見る人によっては何てことない風景なのだが、私はあまりのなつかしさと、その団地がまだ存在していた事実に驚きを覚え、休みの日に訪ねてみようと思ったのだ。
ところは杉並区、丸の内線、南阿佐ヶ駅近くの阿佐ヶ谷住宅。確か昔は成宗(なりむね)団地と呼ばれていたと思う。ちなみに、現在は成宗という地名はない。
子供の頃、その団地に親しかった友人Y子が住んでいた。小学生になりたての頃だ。当時住んでいた中野から電車に乗り二駅ほどの阿佐ヶ谷に何度も訪れた。もともとY子は私の住んでいた町で、Y子の父親が勤務する都市銀行の社宅に住んでいたのだが、ある時、成宗団地が当選したかで、そこへ移り住んでいったのだった。Y子一家は窮屈な社宅暮らしから解放され、とても嬉しそうだった。

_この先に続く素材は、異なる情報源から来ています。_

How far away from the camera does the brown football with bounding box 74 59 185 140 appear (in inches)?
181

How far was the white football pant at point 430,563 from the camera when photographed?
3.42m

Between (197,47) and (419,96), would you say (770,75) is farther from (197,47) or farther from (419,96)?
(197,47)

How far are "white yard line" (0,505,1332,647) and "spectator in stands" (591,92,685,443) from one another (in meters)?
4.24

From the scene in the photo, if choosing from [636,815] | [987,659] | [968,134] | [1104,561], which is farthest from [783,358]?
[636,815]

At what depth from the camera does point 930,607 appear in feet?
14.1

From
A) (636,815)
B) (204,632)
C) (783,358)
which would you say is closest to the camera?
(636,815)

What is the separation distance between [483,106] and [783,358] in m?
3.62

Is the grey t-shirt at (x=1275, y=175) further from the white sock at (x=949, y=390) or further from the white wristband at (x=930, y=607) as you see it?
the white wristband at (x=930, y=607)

成宗団地は、2階建てのテラスハウスの棟と、3階建てと4階建ての高層のいわゆる団地スタイルの2タイプの棟がある。Y子の家は後者だった。
今でもその家の間取りは鮮明に思い出すことができるのだが、六畳や四畳半の畳の部屋3室とダイニングキッチン、キッチンの横にお風呂場とトイレがあり、キッチンの前がベランダになっていた。3DKの間取りだ。成宗団地は1950年代にできたものらしいが、住宅公団の建物で、当時はおそらくとてもモダンな住まいだったのだと思う。

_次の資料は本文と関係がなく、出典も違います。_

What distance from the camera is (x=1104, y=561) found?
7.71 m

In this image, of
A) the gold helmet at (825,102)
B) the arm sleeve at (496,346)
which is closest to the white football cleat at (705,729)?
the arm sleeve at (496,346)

その日、私はわざと地図で調べずに、昔歩いた道の記憶をたどるように阿佐ヶ谷駅から団地のある方角へ行った。青梅街道を渡ってしばらく行くと道が細くなり、そのあたりからが団地だったように記憶しているのだが、果たして現在どうなのだろう?と思いながらそちらの方へ向かうと、新しくせせこましい住宅が建っているものの、その先には見覚えのある古い建物が建ち並ぶ一角が広がっていた。
まさに私の記憶の中の成宗団地だった。
建物はすでに50年以上建っているため朽ちて、多くは空き家になり、取り壊しの日を待っている寂しさがあった。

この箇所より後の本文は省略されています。